Yes. After seven years, they finally read the script and we finally got it back from the French legal system. Time for a major rewrite, which is done. I was lucky not to finish that film, because the script wasn't good enough. And now, I think we've cracked it. Or maybe I'm just fooling myself again. Unfortunately, Johnny's [Depp] dance card is full with other things—piratical adventures and Tonto-esque moments.

He's a popular guy.
He's lucky to be in the position he's in now, while the rest of the system is collapsing and nobody is making movies. He certainly paid his dues. So I have to recast that part and get the money. Easy. This is where my new fatalism takes over. It'll either work out or it won't. If not, we'll all go on holiday. I keep saying, with the terror in the film world right now, all of us should take a year's holiday, and then we can go back and do some work. Otherwise, you're just pissing against the wind the whole time.

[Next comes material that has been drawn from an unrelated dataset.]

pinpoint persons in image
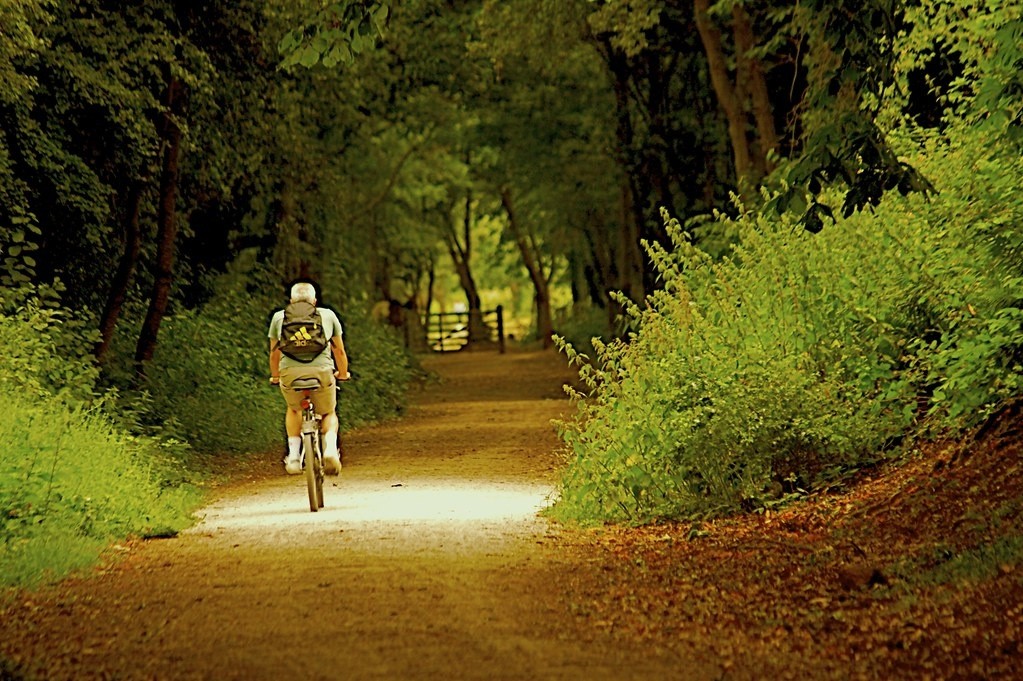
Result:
[267,282,350,476]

You can go live on Johnny's private island!
[Laughs] Exactly. He could do the work, we could hang around on the island.

Whatever, just go and be a butler there.
Johnny... I think Marlon Brando got to him, because Marlon had his island, so Johnny had to have his. When he bought it, he said, "I've got this 36-acre island." I said, "What? In ten years you'll have a 20-acre island. The water is rising. What you need is a boat, John." So he got a boat.

The Imaginarium of Doctor Parnassus opens Fri 25.